In sostanza: la frattura della mamma sta risolvendosi regolarmente, perciò lunedì prendo un altro appuntamento per la centratura e si va avanti con la pratica.
Per me c'è invece un piccolo ospite inatteso: un altro nodulo dall'aspetto di un fibroadenoma sul seno opposto rispetto a quello del tumore, un po' più in sotto rispetto a quello che mi tolsero ormai quasi vent'anni fa. La dottoressa che mi ha esaminato dice di essere tranquilla, ma mi rivaluta tra sei mesi.
Certo, non si può e non si deve sempre pensare al peggio, o ci si rovina la vita. E giuro, dal secondo anno di follow-up mi sono imposta di lasciarmi andare al nervosismo non prima dei tre giorni che anticipano i controlli, e con non poca sorpresa ci sono sempre riuscita stupendomi di me stessa, facendo in questi anni anche tantissime cose fantastiche che con la malattia non hanno nulla a che vedere, ma sono state solo vita e basta. Chi mi conosce, lo sa.

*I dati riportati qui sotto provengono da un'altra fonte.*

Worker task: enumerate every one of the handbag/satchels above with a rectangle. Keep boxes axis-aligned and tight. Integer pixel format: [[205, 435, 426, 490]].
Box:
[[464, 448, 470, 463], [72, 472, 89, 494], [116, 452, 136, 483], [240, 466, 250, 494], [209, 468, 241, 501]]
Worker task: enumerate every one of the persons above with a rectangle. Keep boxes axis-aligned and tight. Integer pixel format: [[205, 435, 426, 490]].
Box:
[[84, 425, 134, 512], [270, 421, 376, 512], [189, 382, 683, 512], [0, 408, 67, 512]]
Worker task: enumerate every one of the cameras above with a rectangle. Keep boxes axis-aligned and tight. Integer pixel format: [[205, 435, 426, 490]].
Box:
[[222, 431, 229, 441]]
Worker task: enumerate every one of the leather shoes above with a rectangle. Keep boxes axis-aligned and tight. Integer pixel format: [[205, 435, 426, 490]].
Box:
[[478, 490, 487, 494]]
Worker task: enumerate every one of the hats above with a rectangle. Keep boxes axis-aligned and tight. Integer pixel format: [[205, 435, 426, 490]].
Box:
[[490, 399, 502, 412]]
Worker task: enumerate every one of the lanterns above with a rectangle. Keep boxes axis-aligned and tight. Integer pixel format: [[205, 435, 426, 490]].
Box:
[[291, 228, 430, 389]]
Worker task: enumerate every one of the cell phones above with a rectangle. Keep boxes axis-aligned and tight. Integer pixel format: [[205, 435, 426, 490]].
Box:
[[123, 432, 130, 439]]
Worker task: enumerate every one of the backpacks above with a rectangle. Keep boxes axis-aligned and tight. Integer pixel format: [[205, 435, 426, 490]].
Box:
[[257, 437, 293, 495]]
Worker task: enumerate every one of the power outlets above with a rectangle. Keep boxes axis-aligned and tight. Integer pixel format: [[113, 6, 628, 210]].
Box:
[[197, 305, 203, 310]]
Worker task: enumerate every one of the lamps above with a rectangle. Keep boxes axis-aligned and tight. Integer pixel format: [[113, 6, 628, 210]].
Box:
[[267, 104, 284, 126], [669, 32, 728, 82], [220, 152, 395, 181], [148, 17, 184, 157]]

Ma per quanto siano anni che cerco di pensare positivo, credo di avere avuto sufficienti prove che in certi momenti avere un po' di strizza non è essere patetici o fare castelli in aria, ma un sacrosanto diritto. E per quanto io sia forte, e non è mancanza di modestia la mia perchè so di esserlo, questo diritto adesso me lo prendo senza dovermi giustificare con nessuno.